CONSIGNES =
a) Répondez à ces questions sur la chronique consacrée à la maternelle :
(i) Sous quel titre et chez quel éditeur ces chroniques en breton ont-elles paru, et en quelle année ?
(ii) Quels métiers le narrateur voulait-il exercer quand il était petit ?
(iii) Qui a levé le doigt à la question « Qui sera policier ? » ?
b) Prolongez la chronique sur la maternelle en reprenant juste après sa dernière phrase.

TEXTE RETENU =
.....

Ancien instituteur, Erwan Hupel livre un regard cru sur la maternelle. Au fil de la lecture, son humour grinçant laisse percevoir un accueil singulier des élèves, tendre même, attentif à leurs dires, à leurs gestes mais aussi à ceux de leurs parents. Il a publié ces chroniques en langue bretonne sous le titre Yudal ! aux éditions Al Liamm en 2013. Sa chronique est publiée chaque mois sur le site Questions de classes.

Quand elle serait grande, elle ferait la classe comme moi. Elle m’avait dit ça alors que j’étais en train de la gronder avec tout le reuz1 qu’elle avait mis en classe dans le coin des poupées. J’aurais du être vraiment sans pitié pour la gronder plus encore. J’étais sans pitié.
Mais Erwan…
Il n’y a pas de « mais ». Range. MAINTENANT

J’étais inquiet quand même. Moi aussi je voulais devenir instituteur quand j’étais petit… Instituteur, pompier, vétérinaire… Personne ne voulait devenir notaire, huissier ou banquier à quatre ans. Des personnes étaient venues entre temps me dire qu’il y avait de meilleurs métiers à faire. D’autres personnes viendraient leur dire la même chose. J’étais inquiet quand même. Quel était l’aiguillon ? Pourquoi j’étais encore instituteur ? A force d’entendre les philistins à la télé et à la radio, j’aurais pu croire que je ne faisais rien si ce n’est d’attendre l’heure de la retraite. Et pour casser définitivement mon envie de faire classe il y avait eu les repas du Dimanche. Et un verre de vin « met-en-un-autre-Marie-tous-des-fainéants-payés-par-nos-impôts ».

Je leur avais demandé ce qu’ils voulaient faire quand ils seraient grands. Pas de réponse. J’étais allé chercher ma boîte à images. J’en avais pris une dans la catégorie des métiers et demander :
Qui sera… (le temps de lire la carte) astronaute ?

Personne. Le mot avait une odeur de margarine en breton.
Qui sera policier ?

Tous les garçons avaient levé le doigt. Fleur ne savait pas si elle devait lever le doigt ou faire comme toutes les autres filles.
Qui sera instituteu… rice ?

.....

LISTE DES DONNÉES =
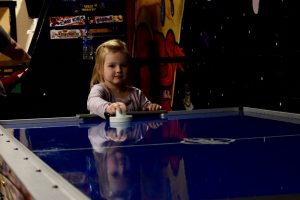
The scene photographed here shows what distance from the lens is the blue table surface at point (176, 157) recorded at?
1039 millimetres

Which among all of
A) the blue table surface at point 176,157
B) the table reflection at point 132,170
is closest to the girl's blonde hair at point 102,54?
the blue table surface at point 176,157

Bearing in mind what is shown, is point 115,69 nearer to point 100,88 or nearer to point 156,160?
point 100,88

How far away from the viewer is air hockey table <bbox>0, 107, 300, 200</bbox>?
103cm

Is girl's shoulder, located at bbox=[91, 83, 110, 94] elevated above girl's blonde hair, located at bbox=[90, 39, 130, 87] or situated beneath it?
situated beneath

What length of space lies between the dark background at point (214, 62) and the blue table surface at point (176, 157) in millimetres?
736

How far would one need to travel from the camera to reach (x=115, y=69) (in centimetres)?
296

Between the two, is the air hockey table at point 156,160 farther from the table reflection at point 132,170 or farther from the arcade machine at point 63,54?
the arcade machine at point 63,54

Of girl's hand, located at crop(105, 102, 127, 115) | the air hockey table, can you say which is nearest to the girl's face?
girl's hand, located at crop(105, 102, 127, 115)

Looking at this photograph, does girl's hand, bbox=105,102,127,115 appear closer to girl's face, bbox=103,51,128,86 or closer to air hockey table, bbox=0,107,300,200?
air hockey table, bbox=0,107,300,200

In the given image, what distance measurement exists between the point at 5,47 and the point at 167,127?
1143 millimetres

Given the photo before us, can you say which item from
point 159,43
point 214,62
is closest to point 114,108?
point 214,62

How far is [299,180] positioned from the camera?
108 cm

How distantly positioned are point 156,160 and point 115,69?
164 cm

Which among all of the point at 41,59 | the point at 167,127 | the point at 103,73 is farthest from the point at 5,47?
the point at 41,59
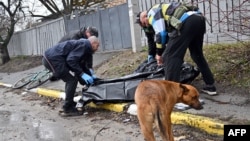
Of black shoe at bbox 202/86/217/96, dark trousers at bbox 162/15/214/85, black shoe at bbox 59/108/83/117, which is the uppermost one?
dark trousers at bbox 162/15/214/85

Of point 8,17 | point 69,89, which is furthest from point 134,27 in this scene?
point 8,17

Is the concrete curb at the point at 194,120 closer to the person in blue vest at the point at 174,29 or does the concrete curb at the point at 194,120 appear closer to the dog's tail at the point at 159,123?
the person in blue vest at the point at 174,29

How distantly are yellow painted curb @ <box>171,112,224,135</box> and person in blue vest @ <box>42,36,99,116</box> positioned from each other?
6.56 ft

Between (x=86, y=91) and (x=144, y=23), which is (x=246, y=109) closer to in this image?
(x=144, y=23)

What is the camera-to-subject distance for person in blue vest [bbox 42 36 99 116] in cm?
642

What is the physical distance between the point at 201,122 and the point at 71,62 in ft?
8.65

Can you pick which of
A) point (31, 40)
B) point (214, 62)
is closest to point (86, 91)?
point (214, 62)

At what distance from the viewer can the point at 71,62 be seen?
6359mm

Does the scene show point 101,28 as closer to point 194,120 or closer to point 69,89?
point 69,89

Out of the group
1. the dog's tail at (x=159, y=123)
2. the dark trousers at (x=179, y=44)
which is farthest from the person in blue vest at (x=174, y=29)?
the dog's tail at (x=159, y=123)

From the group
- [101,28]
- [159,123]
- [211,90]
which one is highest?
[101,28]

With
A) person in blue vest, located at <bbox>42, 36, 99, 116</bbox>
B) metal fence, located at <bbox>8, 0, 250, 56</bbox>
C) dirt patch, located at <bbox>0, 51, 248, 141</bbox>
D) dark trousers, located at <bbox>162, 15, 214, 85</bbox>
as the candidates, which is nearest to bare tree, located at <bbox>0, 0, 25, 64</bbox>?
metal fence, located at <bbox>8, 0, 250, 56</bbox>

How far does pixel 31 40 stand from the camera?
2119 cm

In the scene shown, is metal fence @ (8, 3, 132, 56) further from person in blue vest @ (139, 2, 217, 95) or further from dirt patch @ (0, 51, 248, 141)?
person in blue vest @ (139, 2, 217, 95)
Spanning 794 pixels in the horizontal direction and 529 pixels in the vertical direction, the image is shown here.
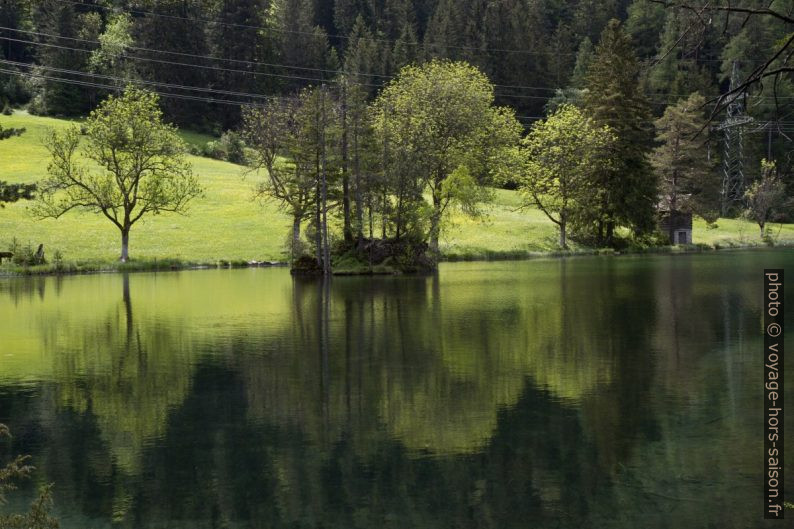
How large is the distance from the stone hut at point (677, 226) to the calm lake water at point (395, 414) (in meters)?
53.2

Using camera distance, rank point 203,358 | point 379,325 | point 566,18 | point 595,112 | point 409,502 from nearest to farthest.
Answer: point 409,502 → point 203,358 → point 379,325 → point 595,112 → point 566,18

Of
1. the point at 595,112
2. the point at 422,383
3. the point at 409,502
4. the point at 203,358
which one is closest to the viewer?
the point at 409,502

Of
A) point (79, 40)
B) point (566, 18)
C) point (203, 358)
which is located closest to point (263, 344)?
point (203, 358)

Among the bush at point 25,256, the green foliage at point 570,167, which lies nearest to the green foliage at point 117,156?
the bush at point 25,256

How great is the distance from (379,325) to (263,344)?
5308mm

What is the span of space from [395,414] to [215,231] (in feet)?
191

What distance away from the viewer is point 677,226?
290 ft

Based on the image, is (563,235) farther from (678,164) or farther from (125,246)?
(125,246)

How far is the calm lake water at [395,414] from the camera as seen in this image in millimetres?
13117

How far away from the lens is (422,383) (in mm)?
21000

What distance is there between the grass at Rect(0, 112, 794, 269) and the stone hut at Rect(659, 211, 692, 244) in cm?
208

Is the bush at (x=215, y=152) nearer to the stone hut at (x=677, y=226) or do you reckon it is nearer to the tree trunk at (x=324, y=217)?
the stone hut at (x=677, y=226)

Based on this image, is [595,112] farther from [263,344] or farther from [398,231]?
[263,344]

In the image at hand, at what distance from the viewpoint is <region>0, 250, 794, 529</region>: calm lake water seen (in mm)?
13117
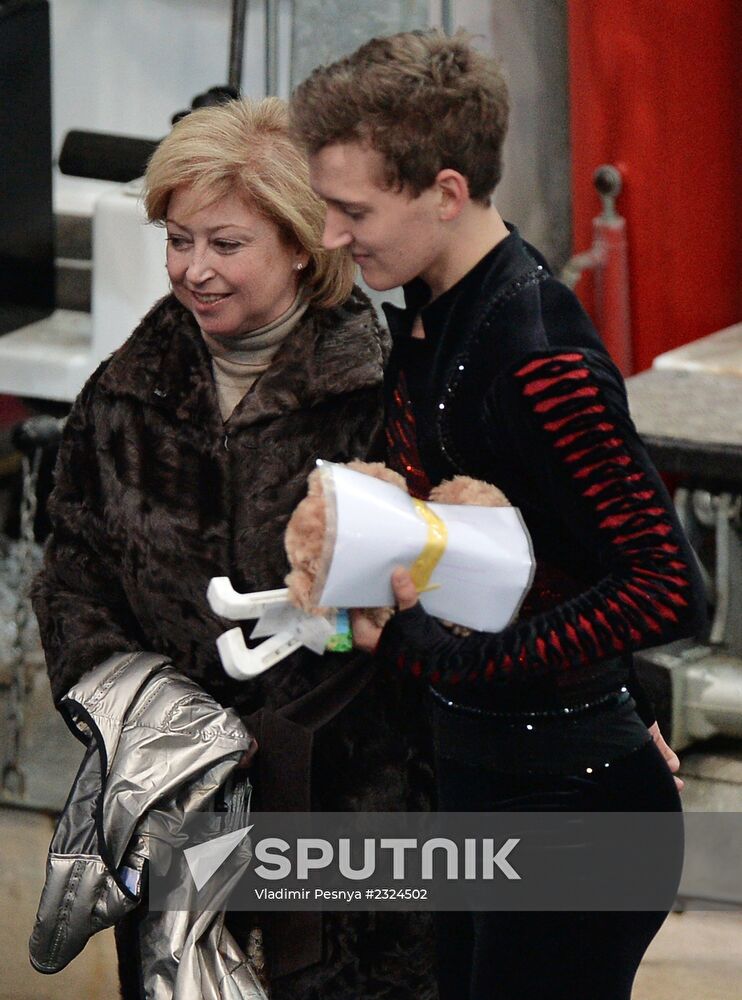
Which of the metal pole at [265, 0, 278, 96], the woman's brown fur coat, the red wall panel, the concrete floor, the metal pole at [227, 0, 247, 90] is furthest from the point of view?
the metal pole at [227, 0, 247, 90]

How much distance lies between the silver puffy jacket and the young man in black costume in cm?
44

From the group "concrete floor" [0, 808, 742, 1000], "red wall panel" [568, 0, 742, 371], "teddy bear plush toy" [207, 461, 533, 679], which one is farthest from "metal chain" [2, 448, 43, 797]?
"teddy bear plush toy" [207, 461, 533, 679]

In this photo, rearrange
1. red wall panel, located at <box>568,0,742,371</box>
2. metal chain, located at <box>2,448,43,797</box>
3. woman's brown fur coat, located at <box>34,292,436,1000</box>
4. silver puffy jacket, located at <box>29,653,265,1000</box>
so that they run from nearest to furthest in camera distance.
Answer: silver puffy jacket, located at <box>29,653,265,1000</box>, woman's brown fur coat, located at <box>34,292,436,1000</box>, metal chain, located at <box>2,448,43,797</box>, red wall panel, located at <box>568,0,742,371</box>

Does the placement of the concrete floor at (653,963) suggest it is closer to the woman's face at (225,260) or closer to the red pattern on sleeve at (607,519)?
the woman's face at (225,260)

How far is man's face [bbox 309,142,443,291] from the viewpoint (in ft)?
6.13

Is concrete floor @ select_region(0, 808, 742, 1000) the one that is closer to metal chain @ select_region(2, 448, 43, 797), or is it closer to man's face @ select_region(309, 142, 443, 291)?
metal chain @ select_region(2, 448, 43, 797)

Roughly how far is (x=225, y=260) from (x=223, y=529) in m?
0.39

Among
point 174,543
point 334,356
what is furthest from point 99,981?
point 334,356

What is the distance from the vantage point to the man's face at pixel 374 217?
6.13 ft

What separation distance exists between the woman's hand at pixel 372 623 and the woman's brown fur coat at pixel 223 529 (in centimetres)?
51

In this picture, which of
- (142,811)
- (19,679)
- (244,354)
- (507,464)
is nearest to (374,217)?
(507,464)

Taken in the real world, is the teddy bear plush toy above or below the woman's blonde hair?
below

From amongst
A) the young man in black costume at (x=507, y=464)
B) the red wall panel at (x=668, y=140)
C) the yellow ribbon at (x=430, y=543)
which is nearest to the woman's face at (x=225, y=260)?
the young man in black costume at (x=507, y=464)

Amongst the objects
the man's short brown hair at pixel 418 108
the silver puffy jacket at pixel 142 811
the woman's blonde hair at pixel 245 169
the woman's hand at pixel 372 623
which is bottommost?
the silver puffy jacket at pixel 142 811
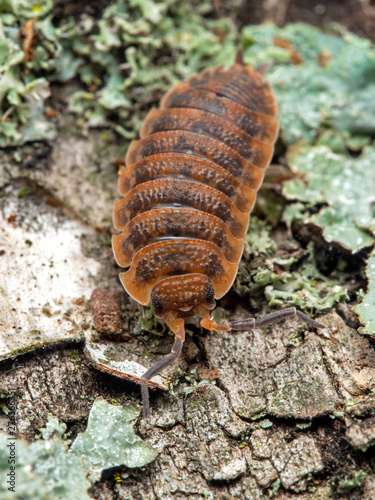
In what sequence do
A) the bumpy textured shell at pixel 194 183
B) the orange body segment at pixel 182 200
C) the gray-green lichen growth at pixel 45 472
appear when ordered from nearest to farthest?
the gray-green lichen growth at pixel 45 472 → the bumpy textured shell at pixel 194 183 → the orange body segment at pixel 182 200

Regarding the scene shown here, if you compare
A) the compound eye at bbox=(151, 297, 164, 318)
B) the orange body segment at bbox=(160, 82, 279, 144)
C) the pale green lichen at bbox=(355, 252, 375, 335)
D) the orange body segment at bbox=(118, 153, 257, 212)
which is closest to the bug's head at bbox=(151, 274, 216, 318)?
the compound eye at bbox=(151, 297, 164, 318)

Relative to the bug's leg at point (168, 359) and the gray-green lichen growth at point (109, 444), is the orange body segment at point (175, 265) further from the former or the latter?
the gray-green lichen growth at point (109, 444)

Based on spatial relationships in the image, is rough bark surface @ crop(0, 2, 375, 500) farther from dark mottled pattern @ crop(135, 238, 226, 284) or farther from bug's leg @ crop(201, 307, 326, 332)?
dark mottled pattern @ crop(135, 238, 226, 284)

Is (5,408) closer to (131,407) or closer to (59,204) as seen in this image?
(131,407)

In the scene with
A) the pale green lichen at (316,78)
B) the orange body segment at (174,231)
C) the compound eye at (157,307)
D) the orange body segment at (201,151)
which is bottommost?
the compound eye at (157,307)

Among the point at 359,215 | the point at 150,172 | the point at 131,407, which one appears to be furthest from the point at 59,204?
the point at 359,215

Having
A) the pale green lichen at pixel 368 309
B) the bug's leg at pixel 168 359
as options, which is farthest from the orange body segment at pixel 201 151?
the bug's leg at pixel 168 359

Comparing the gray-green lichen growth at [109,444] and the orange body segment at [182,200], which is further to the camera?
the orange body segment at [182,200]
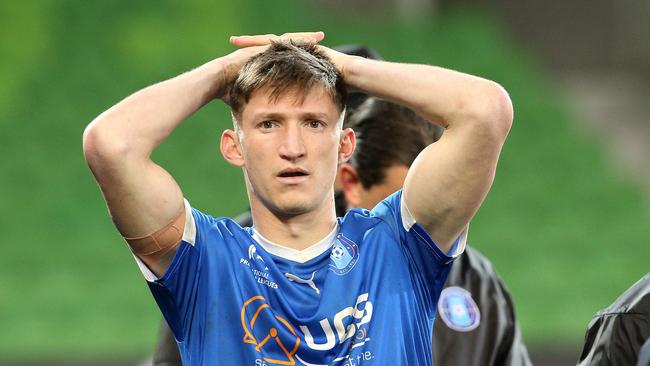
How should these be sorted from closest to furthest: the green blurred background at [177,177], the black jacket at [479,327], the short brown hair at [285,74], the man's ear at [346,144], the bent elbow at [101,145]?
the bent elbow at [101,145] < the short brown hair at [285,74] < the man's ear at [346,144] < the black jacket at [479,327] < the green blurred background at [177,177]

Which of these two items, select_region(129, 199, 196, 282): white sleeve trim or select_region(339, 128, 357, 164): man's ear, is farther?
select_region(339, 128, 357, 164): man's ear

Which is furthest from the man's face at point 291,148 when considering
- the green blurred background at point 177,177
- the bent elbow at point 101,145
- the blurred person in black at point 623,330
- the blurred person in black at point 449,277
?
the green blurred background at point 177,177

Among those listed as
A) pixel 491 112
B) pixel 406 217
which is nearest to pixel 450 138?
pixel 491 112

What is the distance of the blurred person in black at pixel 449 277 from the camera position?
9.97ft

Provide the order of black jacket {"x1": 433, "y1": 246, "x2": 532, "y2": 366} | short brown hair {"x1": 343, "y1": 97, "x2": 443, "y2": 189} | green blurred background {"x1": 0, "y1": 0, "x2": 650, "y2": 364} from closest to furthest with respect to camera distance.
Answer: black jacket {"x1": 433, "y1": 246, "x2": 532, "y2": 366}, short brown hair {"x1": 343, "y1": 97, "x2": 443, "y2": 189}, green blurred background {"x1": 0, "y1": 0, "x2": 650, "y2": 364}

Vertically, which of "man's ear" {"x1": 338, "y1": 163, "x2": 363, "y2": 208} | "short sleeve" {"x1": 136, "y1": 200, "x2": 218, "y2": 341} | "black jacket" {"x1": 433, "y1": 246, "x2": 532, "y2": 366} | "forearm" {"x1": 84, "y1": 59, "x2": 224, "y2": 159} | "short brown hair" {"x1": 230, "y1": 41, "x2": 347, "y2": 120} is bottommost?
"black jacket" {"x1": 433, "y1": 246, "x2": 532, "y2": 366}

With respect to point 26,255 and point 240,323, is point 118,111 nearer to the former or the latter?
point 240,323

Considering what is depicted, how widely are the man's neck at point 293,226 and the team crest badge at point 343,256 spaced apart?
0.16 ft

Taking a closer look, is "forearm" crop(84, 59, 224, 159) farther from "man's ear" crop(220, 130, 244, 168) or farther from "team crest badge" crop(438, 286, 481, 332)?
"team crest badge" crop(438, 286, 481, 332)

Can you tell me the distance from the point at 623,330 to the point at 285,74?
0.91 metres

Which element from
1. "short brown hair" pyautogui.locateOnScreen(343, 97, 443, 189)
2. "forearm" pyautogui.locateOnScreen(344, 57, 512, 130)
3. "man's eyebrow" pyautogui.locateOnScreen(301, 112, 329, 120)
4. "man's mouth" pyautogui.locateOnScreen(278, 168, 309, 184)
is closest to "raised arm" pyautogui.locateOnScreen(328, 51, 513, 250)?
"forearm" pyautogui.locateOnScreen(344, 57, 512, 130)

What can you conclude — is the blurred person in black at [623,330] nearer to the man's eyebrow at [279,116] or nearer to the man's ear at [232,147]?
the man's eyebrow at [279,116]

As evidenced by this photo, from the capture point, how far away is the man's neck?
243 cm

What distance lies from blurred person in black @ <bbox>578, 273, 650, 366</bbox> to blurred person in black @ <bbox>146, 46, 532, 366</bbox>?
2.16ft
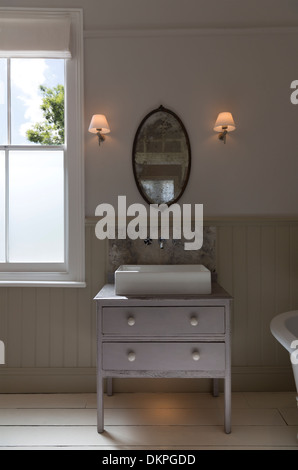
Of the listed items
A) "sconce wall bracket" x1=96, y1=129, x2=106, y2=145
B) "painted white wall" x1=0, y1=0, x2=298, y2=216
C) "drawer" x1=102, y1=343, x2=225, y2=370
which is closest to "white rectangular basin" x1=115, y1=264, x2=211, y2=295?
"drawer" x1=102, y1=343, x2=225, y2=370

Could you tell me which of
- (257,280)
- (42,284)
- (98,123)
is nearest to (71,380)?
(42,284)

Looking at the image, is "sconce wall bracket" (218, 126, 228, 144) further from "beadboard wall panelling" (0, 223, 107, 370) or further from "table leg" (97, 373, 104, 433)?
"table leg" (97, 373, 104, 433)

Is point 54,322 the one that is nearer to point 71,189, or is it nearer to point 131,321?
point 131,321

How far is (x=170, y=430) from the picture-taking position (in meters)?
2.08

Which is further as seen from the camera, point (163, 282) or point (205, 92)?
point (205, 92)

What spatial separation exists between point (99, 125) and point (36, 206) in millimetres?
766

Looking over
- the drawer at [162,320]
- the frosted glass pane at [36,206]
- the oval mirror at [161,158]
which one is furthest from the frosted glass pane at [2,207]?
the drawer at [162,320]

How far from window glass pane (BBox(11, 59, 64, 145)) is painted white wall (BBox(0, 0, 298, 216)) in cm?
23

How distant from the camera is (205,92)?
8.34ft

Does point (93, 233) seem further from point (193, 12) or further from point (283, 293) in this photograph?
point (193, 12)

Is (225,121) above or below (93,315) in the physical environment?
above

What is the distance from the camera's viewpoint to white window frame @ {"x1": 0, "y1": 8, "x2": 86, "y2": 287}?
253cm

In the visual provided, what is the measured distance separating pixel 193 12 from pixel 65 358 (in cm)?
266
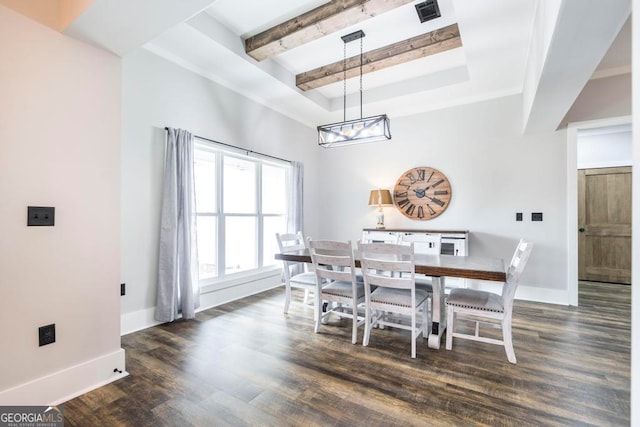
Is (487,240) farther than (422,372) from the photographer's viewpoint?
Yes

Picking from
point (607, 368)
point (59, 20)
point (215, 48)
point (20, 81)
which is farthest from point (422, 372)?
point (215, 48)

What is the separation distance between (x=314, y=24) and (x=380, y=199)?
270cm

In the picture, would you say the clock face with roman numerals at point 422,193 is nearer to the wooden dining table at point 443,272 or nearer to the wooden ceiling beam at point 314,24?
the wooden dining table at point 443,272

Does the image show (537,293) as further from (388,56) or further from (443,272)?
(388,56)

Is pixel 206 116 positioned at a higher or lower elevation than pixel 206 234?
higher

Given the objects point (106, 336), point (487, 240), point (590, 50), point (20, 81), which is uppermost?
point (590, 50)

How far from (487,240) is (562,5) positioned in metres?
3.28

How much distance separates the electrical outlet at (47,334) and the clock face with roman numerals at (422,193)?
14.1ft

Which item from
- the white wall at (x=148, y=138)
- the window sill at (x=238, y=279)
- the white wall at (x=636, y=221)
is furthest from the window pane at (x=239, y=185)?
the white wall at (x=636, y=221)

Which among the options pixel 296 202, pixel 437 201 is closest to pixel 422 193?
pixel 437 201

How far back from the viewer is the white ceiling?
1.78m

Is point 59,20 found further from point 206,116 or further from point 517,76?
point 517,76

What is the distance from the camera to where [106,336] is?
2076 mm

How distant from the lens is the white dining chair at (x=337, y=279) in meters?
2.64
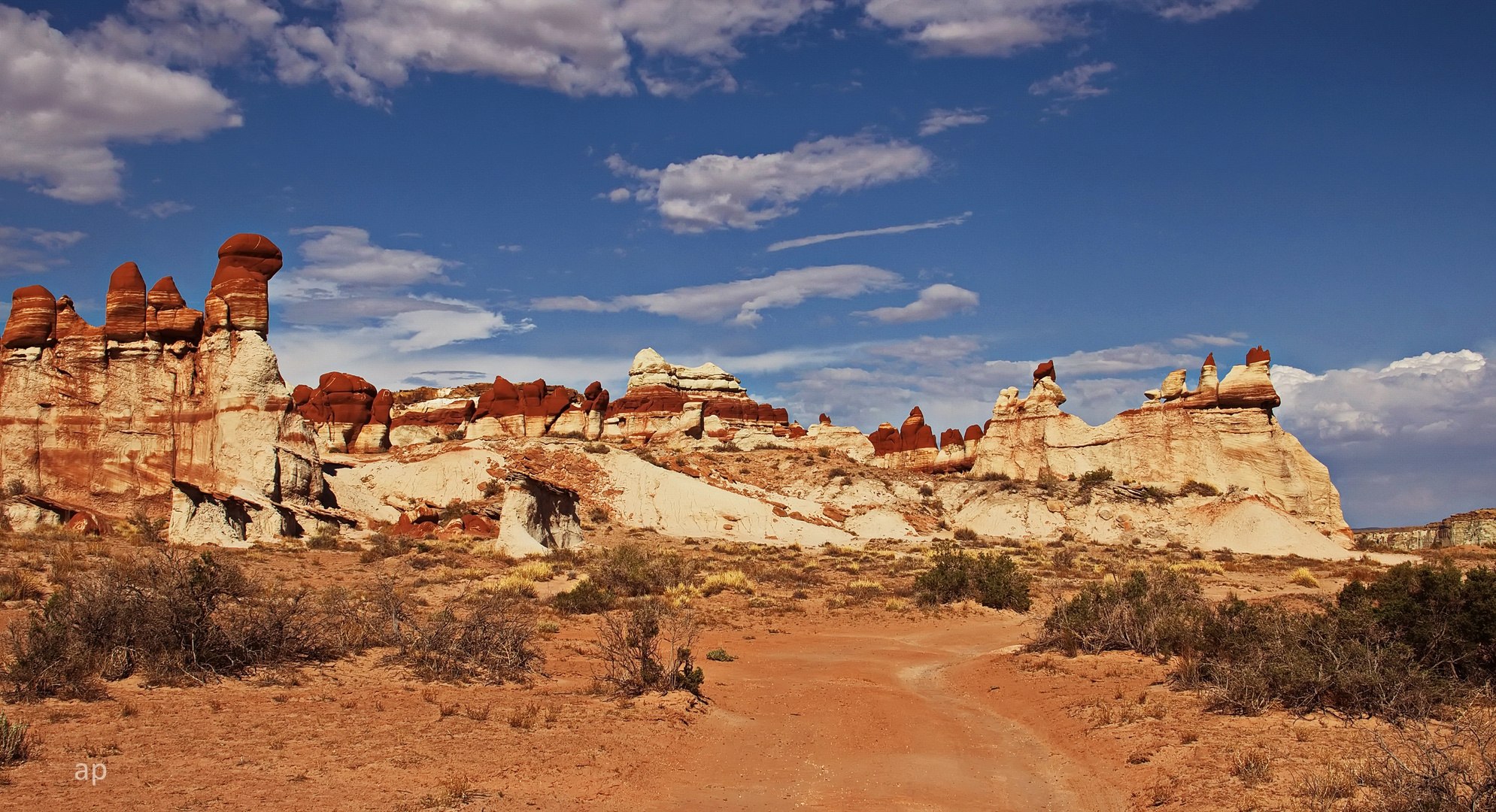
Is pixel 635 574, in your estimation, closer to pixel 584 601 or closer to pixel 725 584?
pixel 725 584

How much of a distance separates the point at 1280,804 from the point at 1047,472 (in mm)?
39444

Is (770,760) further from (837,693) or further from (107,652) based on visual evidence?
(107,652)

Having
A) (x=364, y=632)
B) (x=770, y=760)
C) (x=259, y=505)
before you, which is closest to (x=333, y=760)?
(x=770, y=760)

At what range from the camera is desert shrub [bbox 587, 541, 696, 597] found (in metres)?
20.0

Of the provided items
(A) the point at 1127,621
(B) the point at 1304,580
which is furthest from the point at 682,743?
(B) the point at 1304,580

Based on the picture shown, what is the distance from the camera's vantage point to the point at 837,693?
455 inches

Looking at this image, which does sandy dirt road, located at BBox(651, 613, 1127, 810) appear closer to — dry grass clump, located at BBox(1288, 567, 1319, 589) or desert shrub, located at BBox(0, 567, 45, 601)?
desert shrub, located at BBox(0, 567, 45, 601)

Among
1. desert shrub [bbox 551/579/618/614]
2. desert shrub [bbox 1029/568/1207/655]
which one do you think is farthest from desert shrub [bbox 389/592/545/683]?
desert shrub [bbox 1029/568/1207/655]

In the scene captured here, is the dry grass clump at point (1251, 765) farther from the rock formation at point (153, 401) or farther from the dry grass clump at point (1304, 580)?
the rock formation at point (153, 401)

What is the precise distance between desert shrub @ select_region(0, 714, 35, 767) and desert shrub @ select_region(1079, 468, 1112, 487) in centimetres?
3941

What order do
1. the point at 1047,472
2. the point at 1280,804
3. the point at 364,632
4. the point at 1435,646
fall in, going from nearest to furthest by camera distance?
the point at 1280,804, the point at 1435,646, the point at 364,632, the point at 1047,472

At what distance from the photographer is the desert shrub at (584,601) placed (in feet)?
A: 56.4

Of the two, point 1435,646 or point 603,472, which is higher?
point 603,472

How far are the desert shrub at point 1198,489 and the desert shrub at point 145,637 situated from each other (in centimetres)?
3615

.....

CORRIGÉ =
a)
(i) Sous le titre Yudal !, aux éditions Al Liamm, en 2013.
(ii) Instituteur, pompier, vétérinaire.
(iii) Tous les garçons.

b)
Bien sûr, on avait dessiné une femme pour ce métier. Tout le monde avait levé la main.
Qui sera médecin ?
Bien sûr, c’est un garçon pour le médecin et une fille pour l’institutrice, dit Sonia2.

Nous étions devenus comme un vieux couple. Aigris.
Et pour le métier que tu fais toi il n’y a même pas de carte.

S’il y avait eu un inspecteur dans la classe il aurait dit que j’aurais du regarder les cartes avant de les montrer aux élèves. Il aurait eu raison. Il était quatre heures et demie. Ce soir-là, à la lueur de ma petite lampe, j’avais peaufiné une autre journée de travail. J’avais fabriqué de nouvelles cartes. Pour les métiers hautement qualifiés j’avais mis autant de filles que de garçons. Je m’étais un noir de temps à autre. J’avais oublié de mettre des jaunes, des femmes noires, des gens moches, des gens mal habillés. Je n’avais trouvé aucun dessin qui représentait un directeur d’école qui parlait breton. À une heure du matin j’étais allé dormir. Chaque nuit c’était veillée d’armes.

Il y avait vingt-sept Spiderman. Trente-deux princesses, dix-sept Darth Vador, onze chevaliers et un Zorro dont aucun enfant ne savait qui c’était. C’est normal je leurs dis : personne ne sait qui est Zorro, mis à part Bernardo. Parmi les institutrices il y avait quatre hippies et deux Bigoudènes qui avaient mis un rouleau de papier sopalin sur leurs têtes. C’était Mardi-Gras. Nous avions fait le tour du bourg et un certain nombre de parents suivaient derrière pour prendre des photos de leurs mômes. Il était fier comme des poux.

J’avais honte d’avoir proposer à mes élèves des métiers si fades.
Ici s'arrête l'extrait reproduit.